**EXERCISE:** Without the pictures, write out every entry that follows exactly.

**MATERIAL SHOWN:**
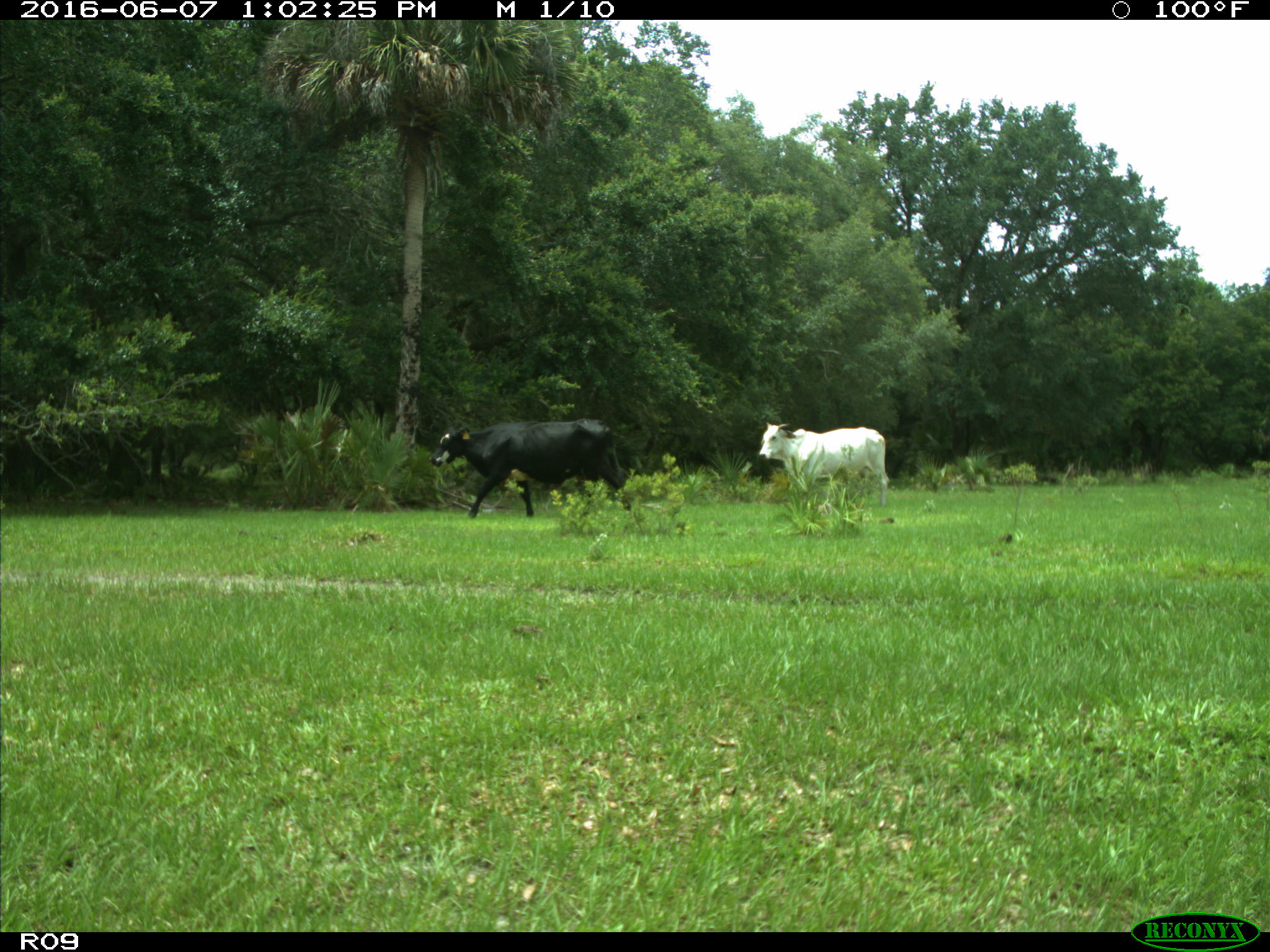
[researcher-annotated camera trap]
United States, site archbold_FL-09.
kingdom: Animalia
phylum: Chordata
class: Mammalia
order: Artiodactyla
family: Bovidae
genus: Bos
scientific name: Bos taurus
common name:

**ANSWER BELOW:**
[researcher-annotated camera trap]
United States, site archbold_FL-09.
kingdom: Animalia
phylum: Chordata
class: Mammalia
order: Artiodactyla
family: Bovidae
genus: Bos
scientific name: Bos taurus
common name:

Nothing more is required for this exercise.